[Textbook-l] Wikiversity

Robert Scott Horning robert_horning at netzero.net
Wed Jun 21 13:58:47 UTC 2006


Erik Moeller wrote:

>The tricky question for me is what to do with how-tos. I think they do
>have a place in Wikimedia, and a separate project for them might be a
>good idea.  This could include gaming walkthroughs -- instructional
>materials of any kind. But my biggest hope is for documents from the
>open source community to be migrated into the wiki context. There are
>thousands of FAQs, HOWTOs and man pages which are still maintained by
>single individuals. I made a small effort to change this with
>OpenFacts, but this was in 2002, when many of the relevant people were
>still convinced that the future was in using a strict workflow
>approach within a CMS.

* [Input data]
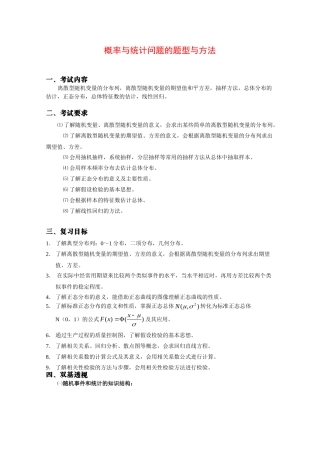 高三数学高考考点解析：概率与统计问题的题型与方法 全国通用考试卷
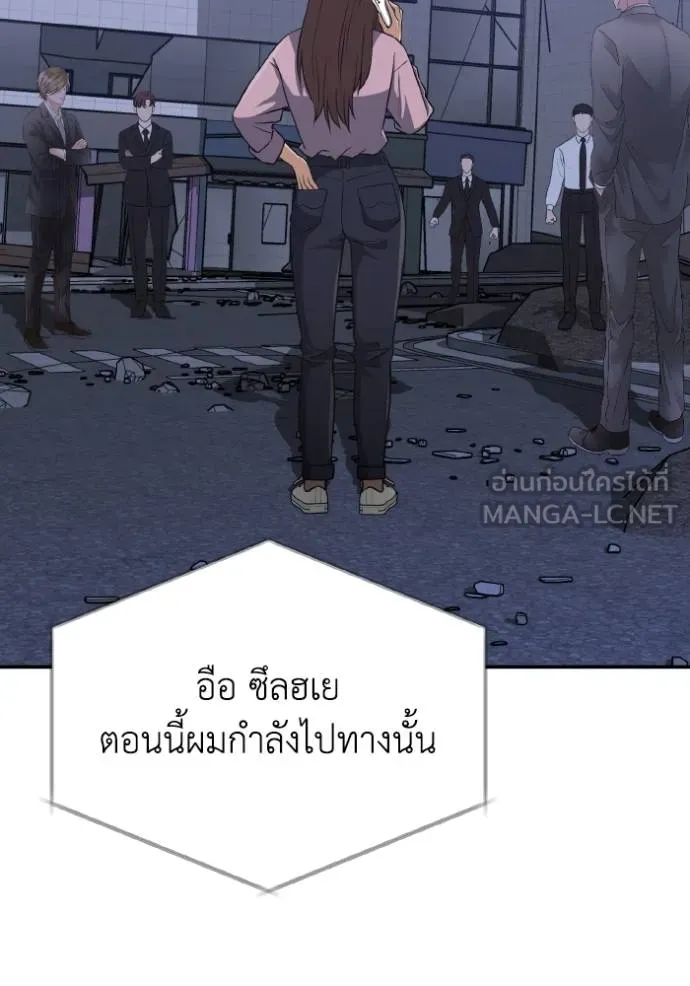 Genius of the Unique Lineage ตอนที่ 105 73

* [Tasks and exercises]
- 1) In the Wikiversity post, in what year did Erik Moeller make his effort with OpenFacts?
- 2) Extend the Wikiversity post, picking up right after its final sentence.

* [Answers for the tasks]
- 1) 2002

- 2)
>
>Erik
>  
>
If the WMF board was more inclined to approve new projects (not any old 
thing, but at least allow some new projects), I might be more encouraged 
to move the How-to guides to a new project.  The problem as I see it is 
that as a practical matter, starting a new sister project is an 
impossible task unless it is a pet project of a board member, or for the 
development team.  Just look at how the incubator project and 
de.wikiversity were started, and that shows a seeming contempt toward 
the user community, especially when compared to this attempt to start 
en.wikiversity.  One was done by "those in power" and the other by 
ordinary Wikimedia users through supposed "proper channels".  Guess 
which one was started without question?

I have noted on several occasions that I feel it would be more honest if 
the WMF board would simply state, for the record, that no new Wikimedia 
sister project proposals will be accepted in the near or distant future.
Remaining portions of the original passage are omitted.